Ce n'était pas du tout l'avis de Dalgliesh. Une mort violente suffisait pour une nuit et il fut saisi par un brusque désir de retrouver la paix et la solitude du moulin. Mais les perspectives de sommeil semblaient bien compromises pour lui avant une heure avancée et il n'avait pas de raison valable pour refuser. Rickards dit : « Je peux vous emmener là-bas et vous ramener. »

L'idée de ce tête-à-tête avec Rickards déplut aussitôt à Dalgliesh qui dit : « Si vous voulez bien me déposer au moulin, je prendrai ma voiture. Je n'aurai aucune raison de m'attarder à Easthaven et vous pouvez avoir à attendre. »

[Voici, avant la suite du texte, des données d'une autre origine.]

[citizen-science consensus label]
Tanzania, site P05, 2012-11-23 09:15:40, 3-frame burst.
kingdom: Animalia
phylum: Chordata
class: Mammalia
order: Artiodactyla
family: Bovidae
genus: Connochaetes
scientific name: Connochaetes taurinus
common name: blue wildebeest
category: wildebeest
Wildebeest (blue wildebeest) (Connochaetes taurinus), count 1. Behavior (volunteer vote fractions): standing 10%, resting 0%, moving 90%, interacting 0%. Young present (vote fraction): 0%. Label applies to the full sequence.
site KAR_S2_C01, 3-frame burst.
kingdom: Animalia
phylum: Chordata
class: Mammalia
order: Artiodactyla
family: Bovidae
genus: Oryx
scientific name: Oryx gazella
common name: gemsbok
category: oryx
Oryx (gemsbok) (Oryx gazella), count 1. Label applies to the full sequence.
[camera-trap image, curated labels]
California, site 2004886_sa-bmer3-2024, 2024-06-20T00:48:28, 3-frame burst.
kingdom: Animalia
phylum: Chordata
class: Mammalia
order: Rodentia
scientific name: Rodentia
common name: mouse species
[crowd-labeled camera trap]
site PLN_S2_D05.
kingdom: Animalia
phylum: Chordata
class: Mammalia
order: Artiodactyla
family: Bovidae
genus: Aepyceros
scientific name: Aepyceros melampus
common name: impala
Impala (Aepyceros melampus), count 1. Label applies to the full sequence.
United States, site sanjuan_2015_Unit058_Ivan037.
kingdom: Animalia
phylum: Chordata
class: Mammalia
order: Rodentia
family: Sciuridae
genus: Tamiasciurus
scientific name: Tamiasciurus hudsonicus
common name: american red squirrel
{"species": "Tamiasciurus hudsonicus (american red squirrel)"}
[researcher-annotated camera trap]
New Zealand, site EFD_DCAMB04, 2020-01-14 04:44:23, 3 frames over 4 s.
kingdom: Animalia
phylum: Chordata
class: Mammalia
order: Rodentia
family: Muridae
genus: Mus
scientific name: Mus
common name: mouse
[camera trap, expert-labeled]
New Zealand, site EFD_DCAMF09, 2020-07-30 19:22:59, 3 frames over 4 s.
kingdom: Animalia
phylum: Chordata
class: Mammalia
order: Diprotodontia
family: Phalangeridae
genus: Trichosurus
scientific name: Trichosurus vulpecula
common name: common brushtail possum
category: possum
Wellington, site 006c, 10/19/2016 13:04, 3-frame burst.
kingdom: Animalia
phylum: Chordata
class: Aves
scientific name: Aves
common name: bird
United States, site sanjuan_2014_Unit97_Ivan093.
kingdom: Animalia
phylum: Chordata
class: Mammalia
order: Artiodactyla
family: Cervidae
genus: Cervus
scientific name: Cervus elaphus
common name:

Il fut un peu surpris de voir Rickards quitter si volontiers la grève. Certes, il avait Oliphant et ses sbires, le protocole à suivre sur le lieu d'un meurtre était bien établi, ils savaient ce qu'ils avaient à faire et jusqu'à l'arrivée du médecin de la police, on ne pouvait pas bouger le corps. Mais il sentait qu'il était important pour Rickards de voir le Siffleur avec lui et il se demanda quel était l'incident oublié dans leur passé commun qui avait conduit à cette nécessité.